▶ Exercise instructions
• a. In the debate extract on the rights of joint shareholders, who moved Amendment No. 1?
• b. Continue the debate extract on the rights of joint shareholders from its last sentence.

▶ Document extract
+-------+
Clause 1 [Rights of second-named joint shareholders]:

Lord Inglewood moved Amendment No. 1:


Page 2, line 13, at end insert—
("( ) If a person dies during the requisite period at a time when he is named in the records of the society as a joint holder of any shares jointly held, this section shall have effect in relation to any later time as if he had never been so named.")

The noble Lord said: My Lords, as my noble friend Lord Henley explained at Committee stage, the Bill has the full support of the Government. The Government proposed a number of amendments at that stage which were designed to ensure that the Bill achieved the stated aims of my noble friend Lord Hayhoe, and the honourable Member for Gloucester who launched the Bill in another place. The amendments, which were supported on all sides of your Lordships' House, would allow second-named or former second-named holders to benefit following the death of a first-named holder, on the creation of a joint account, the division of a joint account, or when there has been a change in the order of names within the account.
+-------+
▶ Dataset excerpt
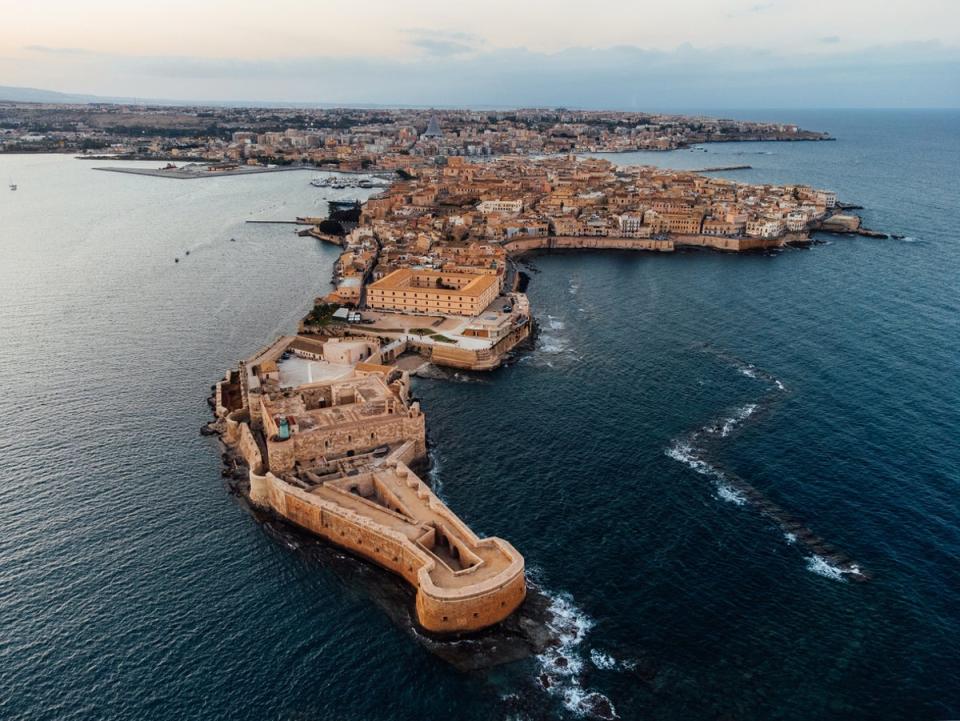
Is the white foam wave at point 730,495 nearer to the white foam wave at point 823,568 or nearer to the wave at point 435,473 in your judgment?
the white foam wave at point 823,568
+-------+
▶ Answers provided
• a. Lord Inglewood

• b.
As my noble friend made clear at Committee stage, it is not the intention of the measures to enable individuals to claim two distributions by manipulating their accounts by, for example, splitting them up. The Government looked carefully at the wording of the Bill since Committee stage and considered whether further amendments could be made that would allow other categories of investor to benefit without jeopardising the subsequent passage of the Bill. In particular, we sought to take account of the views expressed by the noble Lord, Lord Eatwell.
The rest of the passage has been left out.